Yasin Y.: Tabii. Bazı müşteriler uzun vadeli bir program yapıyorlar. Diyelim ki, bir barbekü partisi yapacak, 20 gün önceden eti seçiyor. Biz de ayırıyoruz. Yarın böyle bir davetiniz varsa da hazır et temin etmeniz mümkün.
“Babamın döneminde et çengelde satılıyordu, şimdi pişmişini satıyoruz”
Nerelisiniz siz?
Hasan T.: Ben Trabzonluyum. Yasin Erzurumlu, diğer ortağımız da Sivaslı. Bu binada 10-15 metrekarelik başka bir kasap dükkanı vardı, İlhan’la orada çalışırdık.
İleride çocuklarınıza mı kalacak burası?
Yasin Y.: Ben bekarım, bunu düşünmek benim için çok erken.
Hasan T.: Benim iki oğlum, iki de kızım var. Ben babamdan devraldım, çocuklarım da benden devralırsa gurur duyarım.
Yasin Y..: Yeni nesil devralırsa işi bir adım öteye götürmesi gerekir.
Hasan T.: Babamın döneminde çengelde satılıyordu et. Pirzolaydı, biftekti yoktu, “Kemikli mi, kemiksiz mi?” diye sorardık. Şimdi pişmişini veriyoruz. Bu devirde bu noktaya geldik, onların zamanında kimbilir neler olur?
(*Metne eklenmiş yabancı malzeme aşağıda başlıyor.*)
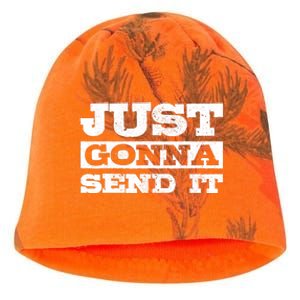 Just Gonna Send It Motocross Mountain Bike Ski Snowboard BMX Kati - Camo Knit Beanie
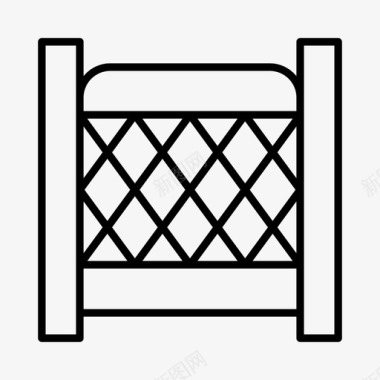 铁丝网门围栏大门图标图标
Hasan Türkgenç: “Öğle yemeğine çevredeki iş yerlerinden geliyorlar. Akşamları ise daha çok Beykoz Konakları, Acarkent’ten geliyorlar”
“Doğru piştikten sonra etin her türlüsü lezzetli”
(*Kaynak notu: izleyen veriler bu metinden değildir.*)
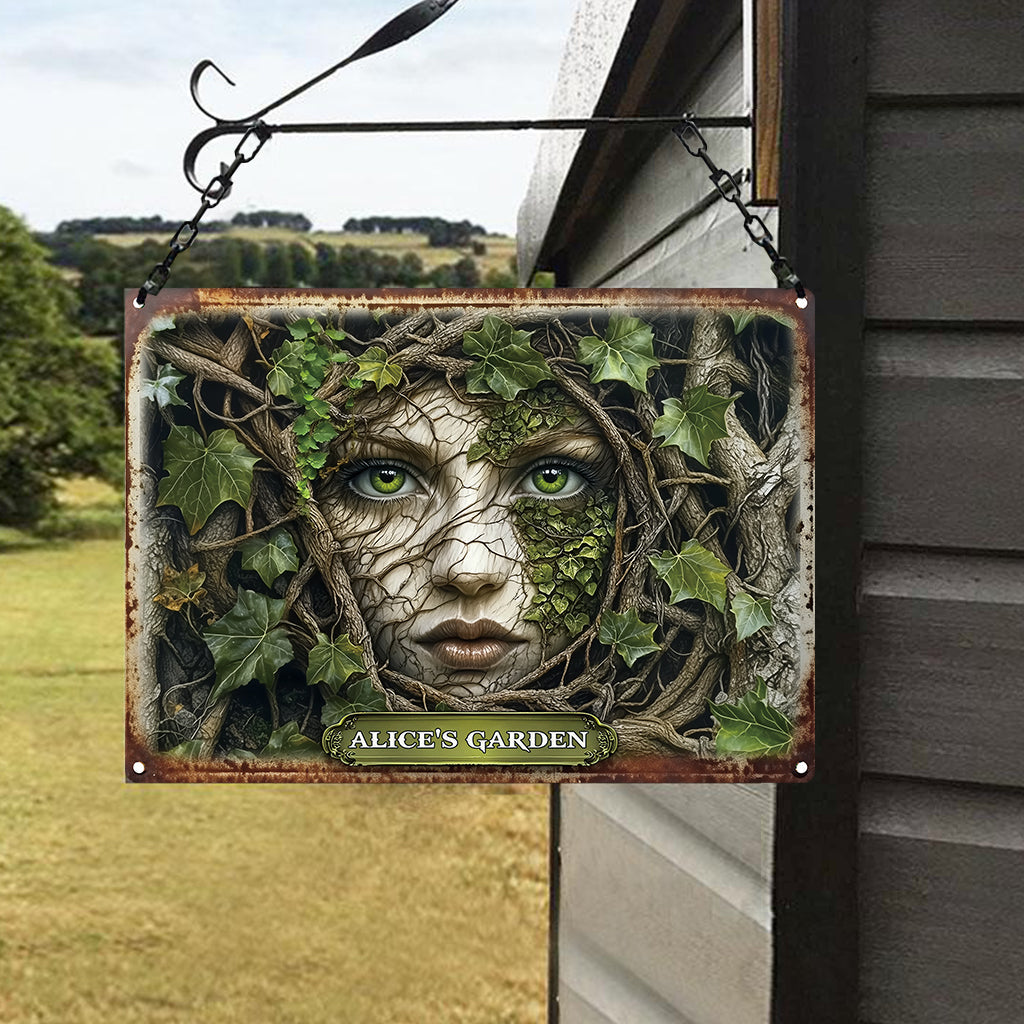 Welcome To My Garden - Personalized Gardening Rectangle Metal Sign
En çok neler tercih ediliyor?
Hasan T.: En çok şaşlık beğeniliyor. Ondan sonra T-bone, dana kaburga, lokum...
Yasin Y.: Bizimki gibi konseptlerin en büyük özelliği şu; her şeyi tadabiliyorsunuz. Bir tane pirzola ya da bir dilim sucuk yiyebiliyorsunuz örneğin. Bir porsiyon köfte deyince dört tane köfte geliyor, tek köfte isteyince sistemden 0.25 giriyor, ona göre fiyatlandırıyoruz.
Siz burada ne yemeyi seviyorsunuz?
Yasin Y.: Ben doğru pişen etin her türlüsünü severim. Dana incik dediğimiz oldukça lifli bir ettir, onu kuşbaşı yaparsanız kötü olur, haşlayıp fırınlarsanız tadına doyamazsanız. Doğru piştikten sonra etin her türü çok lezzetlidir.
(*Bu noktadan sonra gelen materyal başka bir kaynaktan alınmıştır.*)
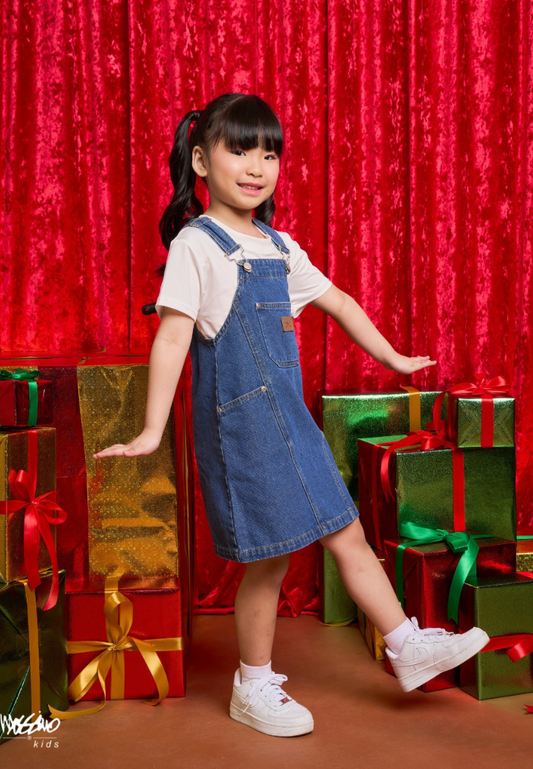 Mossimo Kids Evella Medium Blue Jumper Denim Dress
Hasan T.: Ben de yağlı olan her eti severim. Hayvansal yağdan zarar gelmez.
Fiyatlarınız nasıl?
Hasan T.: Et bizde biraz daha pahalıdır. Pazardan aldığın kazakla Vakko’dan aldığın nasıl farklıysa, bu da öyle...
Yasin Y.: Nitelikli etlerin en nitelikli taraflarını sunuyoruz. Bir de dinlendirme süreci var. Orada ciddi bir fire veriliyor. O da maliyeti etkiliyor tabii.
Hasan T.: Bu tarz kasaplarda sunuş daha firelidir. Tezgaha koyduğumuz eti tamamen temizleyip koyuyoruz, etin görselliğini artırıyoruz. Normal kasap olduğu gibi koyuyor.
Et alırken, pişirirken nelere dikkat etmek gerekli?
Yasin Y.: Tencere yemeği yapacak olanlar çok yağsız ete kaçmasınlar, çok yağlı ete de kaçmasınlar. “Yağ zararlı ama yağsız da çok yavan”, böyle bir arada kalmışlık var bizim toplumda. Etin yüzde beşi yağ olmalı. Yağ yemeyin ama o yağ ile pişirin çünkü yağ demek lezzet demek.